◆ **Selected extract**
— START —

Franklin Pierce
Franklin Pierce became President at a time of apparent tranquility. The United
States, by virtue of the Compromise of 1850, seemed to have weathered its
sectional storm. By pursuing the recommendations of southern advisers, Pierce--a
New Englander--hoped to prevent still another outbreak of that storm. But his
policies, far from preserving calm, hastened the disruption of the Union.
Born in Hillsborough, New Hampshire, in 1804, Pierce attended Bowdoin College.
After graduation he studied law, then entered politics. At 24 he was elected to
the New Hampshire legislature; two years later he became its Speaker. During the
1830's he went to Washington, first as a Representative, then as a Senator.
Pierce, after serving in the Mexican War, was proposed by New Hampshire friends
for the Presidential nomination in 1852. At the Democratic Convention, the
delegates agreed easily enough upon a platform pledging undeviating support of
the Compromise of 1850 and hostility to any efforts to agitate the slavery
question. But they balloted 48 times and eliminated all the well-known
candidates before nominating Pierce, a true "dark horse."Probably because the
Democrats stood more firmly for the Compromise than the Whigs, and because Whig
candidate Gen. Winfield Scott was suspect in the South, Pierce won with a narrow
margin of popular votes.
Two months before he took office, he and his wife saw their eleven-year-old son
killed when their train was wrecked. Grief-stricken, Pierce entered the
Presidency nervously exhausted.
In his Inaugural he proclaimed an era of peace and prosperity at home, and vigor
in relations with other nations. The United States might have to acquire
additional possessions for the sake of its own security, he pointed out, and
would not be deterred by "any timid forebodings of evil."
Pierce had only to make gestures toward expansion to excite the wrath of
northerners, who accused him of acting as a cat's-paw of Southerners eager to
extend slavery into other areas. Therefore he aroused apprehension when he
pressured Great Britain to relinquish its special interests along part of the
Central American coast, and even more when he tried to persuade Spain to sell
Cuba.

— END —

◆ **Dataset section**
— START —

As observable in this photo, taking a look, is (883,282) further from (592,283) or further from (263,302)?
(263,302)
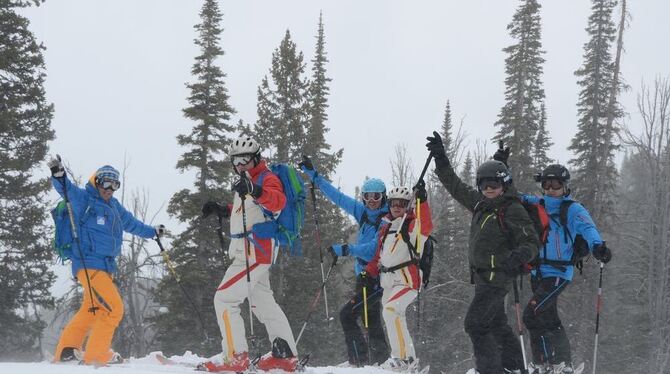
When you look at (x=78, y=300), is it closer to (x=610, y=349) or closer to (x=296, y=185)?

— END —

◆ **Work instructions**
**A)** What is the Spanish translation of this sentence from the Franklin Pierce text: "Pierce, after serving in the Mexican War, was proposed by New Hampshire friends for the Presidential nomination in 1852."?
**B)** Could you duplicate the Franklin Pierce text starting at "After graduation he" and ending at "as a Senator."?

◆ **Results of the exercise**
**A)** Pierce, tras servir en la Guerra de México, fue propuesto por amigos de Nuevo Hampshire para la candidatura presidencial en 1852.

**B)**
After graduation he studied law, then entered politics. At 24 he was elected to
the New Hampshire legislature; two years later he became its Speaker. During the
1830's he went to Washington, first as a Representative, then as a Senator.